St. Peter's, a basilica in Vatican City. (“Basilica” is a title of honor conferred on certain historic or privileged churches by the Roman Catholic Church.) St. Peter's is the largest and most noted Christian church in the world. Its site is said to be that of Nero's Circus, where many early Christians were put to death. St. Peter's was built between 1506 and 1626 to replace the fourth-century basilica erected by Constantine. A masterpiece of the Italian High Renaissance, St. Peter's is the work of a number of 16th-century architects. The form of the present church is due mainly to three men—Michelangelo, Carlo Maderna, and Giovanni Lorenzo Bernini.
The imposing entrance square, the Piazza di San Pietro, is partly encircled by two large colonnades. In the center an 82-foot (25-m) obelisk stands between two fountains. A triple flight of steps leads to the eastern facade, 375 feet (114 m) wide and 167 feet (51 m) high. Although the dome with its lantern and cross rises 452 feet (138 m), the facade cuts off its view from the piazza.
There are five entrances to the church. The central bronze doors were in the original St. Peter's. The Holy Door, on the far right, is opened by the pope only in Holy Years. On the extreme left are the Doors of Death, depicting such scenes as the Crucifixion, the stoning of Saint Stephen, and Cain killing Abel. These bronze doors, designed by the 20th-century sculptor Giacomo Manzù and completed in 1964, replaced oak doors that had been considered temporary for 500 years.
The church is in the form of a Latin cross. It is 613 feet (187 m) long and, at the transepts, 450 feet (137 m) wide. At the beginning of the nave a round slab of porphyry marks the spot where the Holy Roman emperors were crowned. The dome, 137 1/2 feet (42 m) in diameter, rises 335 feet (102 m) from the floor. It is supported by four massive piers, each 240 feet (73 m) in circumference. A frieze below the drum of the dome bears a Latin inscription for “Thou art Peter, and on this rock I will build my church.”
Beneath the dome Bernini's bronze baldacchino, or canopy, rises about 100 feet (30 m) over the high altar. Behind the altar, in the western apse, is St. Peter's Chair, also by Bernini. In front of the altar is the confessione, a sunken semicircular area. Stairs in it lead to the chamber below, containing the sarcophagus long revered as that of Saint Peter. Nearby is a bronze statue of Saint Peter seated. The toes of its extended foot are worn and shiny from the kisses of the faithful.
An earlier basilica was built here by Constantine in the fourth century. Over the years the building deteriorated and in the 15th century Pope Nicholas V ordered St. Peter's repaired. His death in 1455 halted the work. About 50 years later Pope Julius II decided to build a new basilica. Donate Bramante won the competition to design it. Bramante planned a Greek-cross church, roofed by a vast central dome. The foundation was laid in 1506.

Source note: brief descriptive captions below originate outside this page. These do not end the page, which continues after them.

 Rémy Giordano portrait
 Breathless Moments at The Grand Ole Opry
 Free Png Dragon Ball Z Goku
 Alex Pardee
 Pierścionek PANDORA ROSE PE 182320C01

After Raphael's death in 1520, a number of architects continued to build and redesign St. Peter's, alternating between Latin-cross and Greek-cross plans. When Michelangelo was appointed architect in 1546, he returned to Bramante's plan but enlarged the dome and redesigned the chapels and apses. The dome was completed from his plans after his death in 1564.

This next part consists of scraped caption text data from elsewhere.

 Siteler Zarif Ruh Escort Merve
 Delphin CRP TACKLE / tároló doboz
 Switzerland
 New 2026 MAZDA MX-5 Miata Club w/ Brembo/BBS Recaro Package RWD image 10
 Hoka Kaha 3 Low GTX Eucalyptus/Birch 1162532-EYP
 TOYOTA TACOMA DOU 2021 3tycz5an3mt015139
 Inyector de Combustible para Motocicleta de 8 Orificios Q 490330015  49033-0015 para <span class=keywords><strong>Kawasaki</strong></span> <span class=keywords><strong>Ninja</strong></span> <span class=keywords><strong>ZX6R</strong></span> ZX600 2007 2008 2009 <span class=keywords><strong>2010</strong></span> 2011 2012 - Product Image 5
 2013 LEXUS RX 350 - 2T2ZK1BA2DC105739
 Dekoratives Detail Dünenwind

About 1605 Pope Paul V ordered Carlo Maderna to extend the nave to form a Latin cross and to design a new facade. The church was dedicated in 1626. Bernini, appointed architect in 1629, designed the colonnaded entrance piazza and many of the interior monuments.
Excavations beneath St. Peter's were begun in the 1940's. In 1950 Pope Pius XII announced that archeologists had identified the tomb of Saint Peter. In 1968 Pope Paul VI announced that bones discovered in the 1953 excavations had been identified as those of Saint Peter. Many scholars, however, believe that there is insufficient evidence for firm identification of the tomb and remains as those of Saint Peter.